[Antonina by Wilkie Collins]@TWC D-Link bookAntonina CHAPTER 20 1/17
CHAPTER 20. THE BREACH REPASSED. Slowly and mournfully the sentinel at the rifted wall raised his eyes towards the eastern clouds as they brightened before the advancing dawn.
Desolate as was the appearance of the dull, misty daybreak, it was yet the most welcome of all the objects surrounding the starving soldier on which he could fix his languid gaze.

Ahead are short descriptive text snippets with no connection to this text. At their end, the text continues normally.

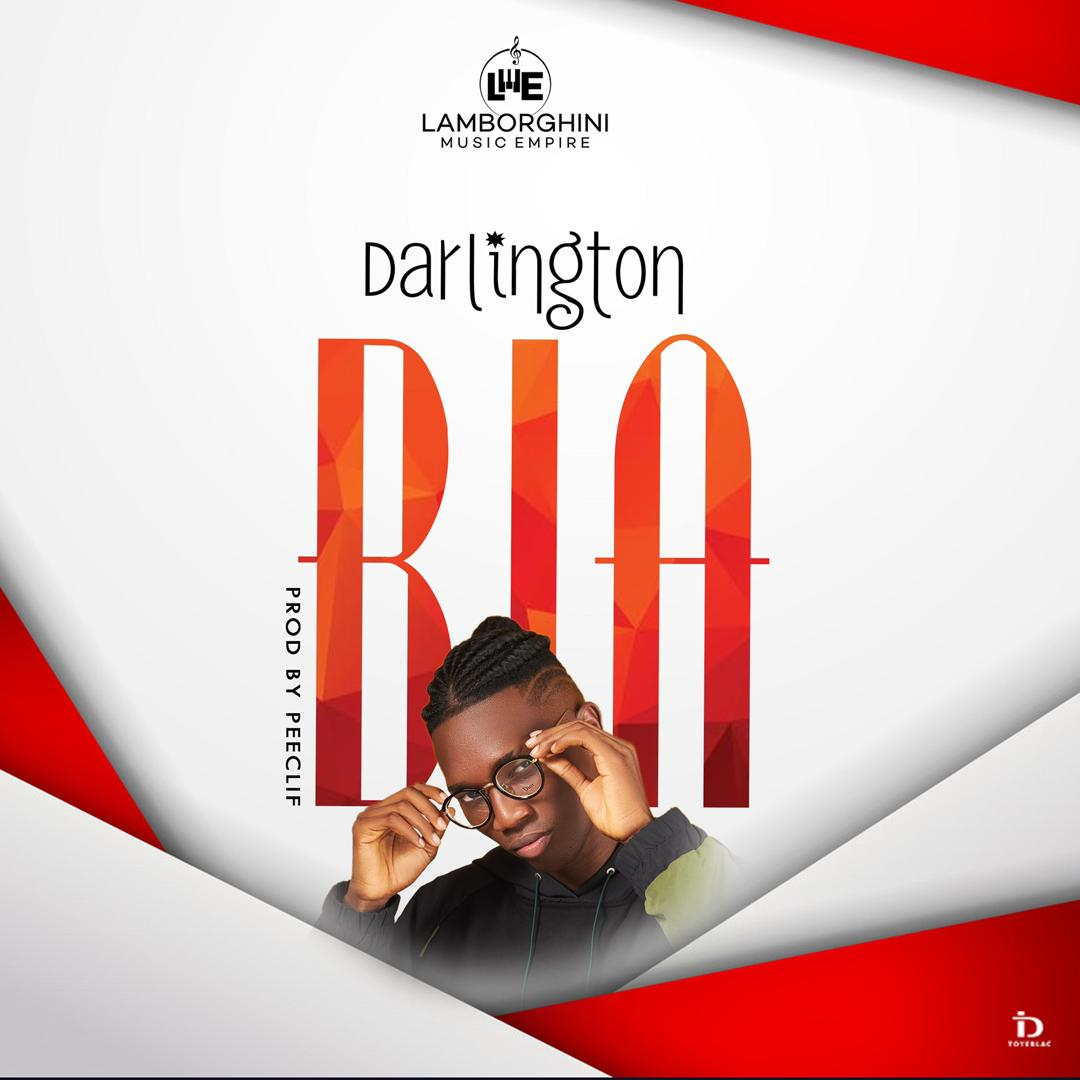 "Darlington – ""Bia"""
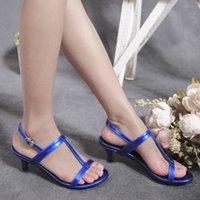 Wholesale Low Heel Formal Shoes Women - High Quality Fashion Women Ladies Low Heel Shoes Summer Sandals Joker Elegant Office Lady Party Work Formal Ankle Strap Pumps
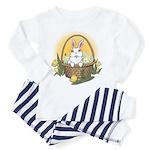 Pocket Easter Bunny Toddler Pajamas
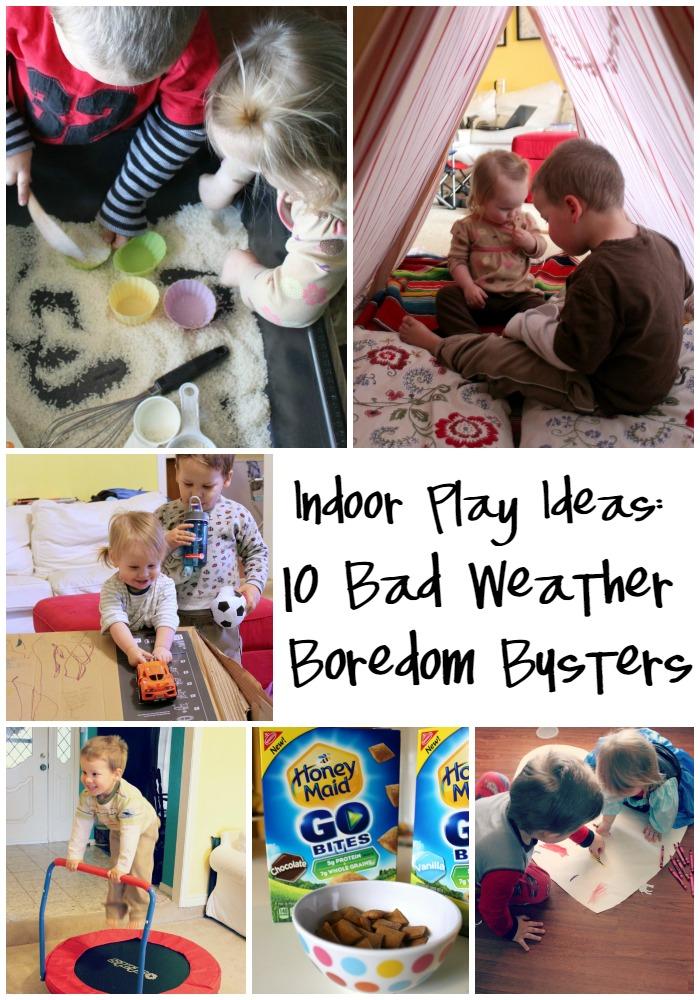 Indoor Play Ideas 10 Bad Weather Boredom Busters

To look back on the city behind him was to look back on the dreary charnel-house of famine and death; to look down on the waste ground without the walls was to look down on the dead body of the comrade of his watch, who, maddened by the pangs of hunger which he had suffered during the night, had cast himself from the rampart to meet a welcome death on the earth beneath. Famished and despairing, the sentinel crouched on the fortifications which he had now neither strength to pace nor care to defend, yearning for the food that he had no hope to obtain, as he watched the grey daybreak from his solitary post. While he was thus occupied, the gloomy silence of the scene was suddenly broken by the sound of falling brick-work at the inner base of the wall, followed by faint entreaties for mercy and deliverance, which rose on his ear, strangely mingled with disjointed expression of defiance and exultation from a second voice.
He slowly turned his head, and, looking down, saw on the ground beneath a young girl struggling in the grasp of an old man, who was hurrying her onward in the direction of the Pincian Gate. For one moment the girl's eye met the sentinel's vacant glance, and she renewed, with a last effort of strength, and a greater vehemence of supplication, her cries for help; but the soldier neither moved nor answered.
Exhausted as he was, no sight could affect him now but the sight of food.